Foto 1Olga Huerta Olguín ocupa el lugar 47 de la lista de femicidios conocidos durante este año, lo que la propia Presidenta de la República Michelle Bachelet calificó hace algunos días  como “una realidad que debiera avergonzarnos como país” y que ciertamente concurre a ubicar a Chile a nivel de desarrollo humano como un país estancado en equidad de género e igualdad de derechos entre hombres y mujeres.

A la cifra de femicidio debe agregarse que alrededor de un 30% de los hombres se quitaron la vida luego de perpetrar el hecho y otros tantos resultaron con lesiones de mayor y menor gravedad, sin contar el enorme costo tangible e intangible en dolor humano para los/as hijos/as, familia y entorno social.    

La envergadura y complejidad del problema, no obstante los avances que se constatan en la materia, demanda, de mayores esfuerzos de articulación y complementariedad de los diversos niveles de la respuesta pública, con la sociedad civil y la inclusión del sector privado, así como ampliar el alcance, el marco de comprensión y mejorar la calidad en los ámbitos de protección, provisión de servicios y prevención en violencia hacia las mujeres.

En estos desafíos se inscribe el abordaje del problema con los hombres que ejercen violencia hacia su actual y ex parejas y tanto o más importante, la prevención del abuso en la construcción masculina y su ejercicio de relaciones con las mujeres, la familia, los pares y el entorno.

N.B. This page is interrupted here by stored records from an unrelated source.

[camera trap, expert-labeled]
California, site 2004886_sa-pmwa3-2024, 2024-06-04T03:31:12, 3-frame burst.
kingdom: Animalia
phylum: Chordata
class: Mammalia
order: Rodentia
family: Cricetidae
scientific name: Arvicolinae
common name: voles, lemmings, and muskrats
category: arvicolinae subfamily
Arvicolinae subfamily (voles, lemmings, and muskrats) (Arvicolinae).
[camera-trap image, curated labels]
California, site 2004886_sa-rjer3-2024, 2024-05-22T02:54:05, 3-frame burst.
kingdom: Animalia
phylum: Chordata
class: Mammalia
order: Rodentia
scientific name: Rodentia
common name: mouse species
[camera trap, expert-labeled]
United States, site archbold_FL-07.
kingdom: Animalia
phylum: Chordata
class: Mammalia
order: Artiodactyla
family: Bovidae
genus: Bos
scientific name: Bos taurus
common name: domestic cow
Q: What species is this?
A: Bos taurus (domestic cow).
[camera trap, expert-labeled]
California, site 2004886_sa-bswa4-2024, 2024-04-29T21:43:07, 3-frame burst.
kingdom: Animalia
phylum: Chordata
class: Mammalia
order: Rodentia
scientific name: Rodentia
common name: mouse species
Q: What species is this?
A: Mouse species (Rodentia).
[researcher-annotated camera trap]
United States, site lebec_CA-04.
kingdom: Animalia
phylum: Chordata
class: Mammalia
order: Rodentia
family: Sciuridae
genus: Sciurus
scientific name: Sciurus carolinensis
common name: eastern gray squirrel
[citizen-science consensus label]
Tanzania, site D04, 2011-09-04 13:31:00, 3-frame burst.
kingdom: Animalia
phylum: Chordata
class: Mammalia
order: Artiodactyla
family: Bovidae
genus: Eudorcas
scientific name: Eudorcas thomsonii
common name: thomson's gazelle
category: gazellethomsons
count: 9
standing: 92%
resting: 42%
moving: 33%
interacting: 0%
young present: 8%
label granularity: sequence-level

Este abordaje desde una perspectiva de reeducación y socialización es clave, como también, mejorar la respuesta judicial, toda vez que si los hombres que violentan a sus actuales o ex parejas no se responsabilizan de su comportamiento, ellos reproducirán el abuso en futuras parejas y a lo largo de la vida.

Para DOMOS, una de las dificultades en Chile y probablemente en la región ha sido la respuesta del modelo biomédico que refuerza la creencia del comportamiento abusivo de los hombres contra las mujeres como una patología mental o como problema psicológico derivado de la historia familiar de infancia o de factores como el alcohol, drogas y cesantía, cuando en lo fundamental es un problema social de origen cultural que mantiene vigente en la identidad masculina el poder, el control, la jerarquía, y la violencia.

En un contexto de necesario avance hacia una política de Estado en violencia contra las mujeres en la familia y la pareja, así como del advenimiento de nuevas autoridades políticas y de gobierno en 2010, parece oportuno profundizar el conocimiento, debate, balance y aprendizaje de intervenciones con los hombres.

La violencia de género, no sólo trae menor acceso a oportunidades de desarrollo, infelicidad, enfermedad y muerte a las mujeres, su alcance se proyecta a los hijos e hijas, familiares, entorno laboral y comunitario. Para los propios hombres implica el riesgo de enfrentarse al sistema judicial, pérdida de trabajo e inestabilidad laboral, malestar emocional por ruptura familiar y como hemos presenciado, muchas veces, la muerte y el daño físico en la comisión del acto femicida.  El cambio cultural requiere de respuestas diferenciadas que no soslayen el desafío de la integralidad y la inclusión.